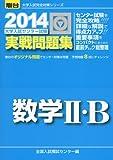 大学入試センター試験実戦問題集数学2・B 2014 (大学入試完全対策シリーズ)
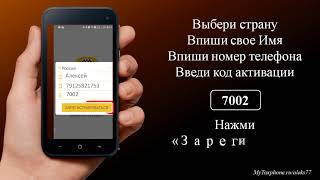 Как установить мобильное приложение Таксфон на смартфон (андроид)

☆ ☆ ☆ ☆ ☆

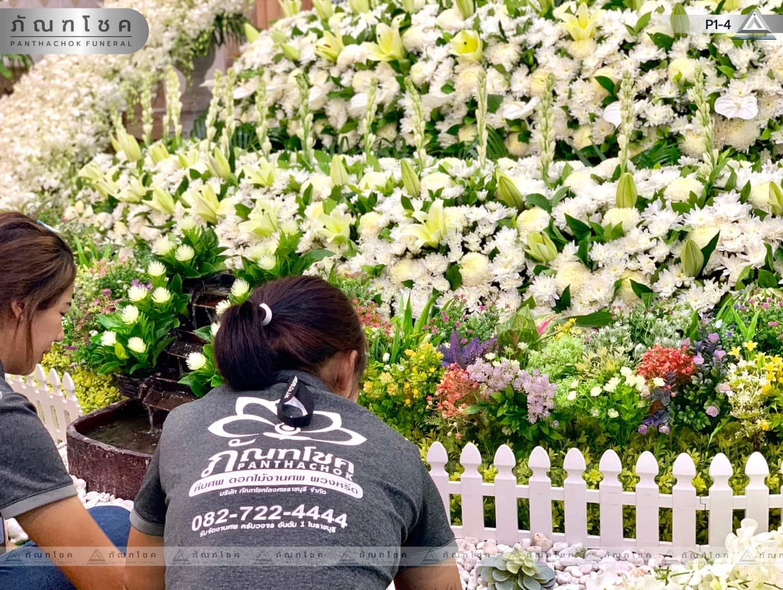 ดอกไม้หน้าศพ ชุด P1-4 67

☆ ☆ ☆ ☆ ☆

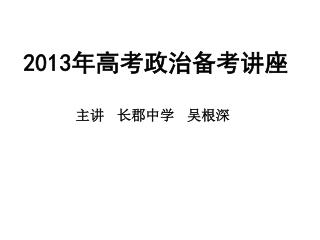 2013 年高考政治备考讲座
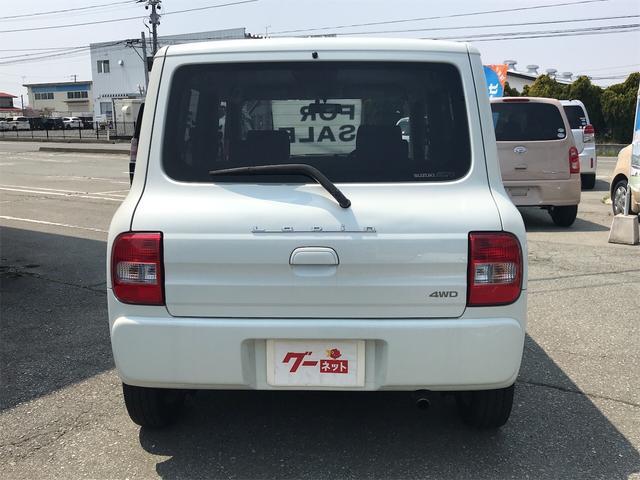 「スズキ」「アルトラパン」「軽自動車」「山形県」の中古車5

☆ ☆ ☆ ☆ ☆

:: WHAT NEEDS TO BE DONE ::
Pictures in the entries do not go into the copy. Print only the lines starting at the one containing "大学入試センター試験実戦問題集数学2・B 2014 (大学入試完全対策シリーズ)" and ending at the one containing "Как установить мобильное", exactly as they appear.

:: ANSWER BELOW ::
 大学入試センター試験実戦問題集数学2・B 2014 (大学入試完全対策シリーズ)
 Как установить мобильное приложение Таксфон на смартфон (андроид)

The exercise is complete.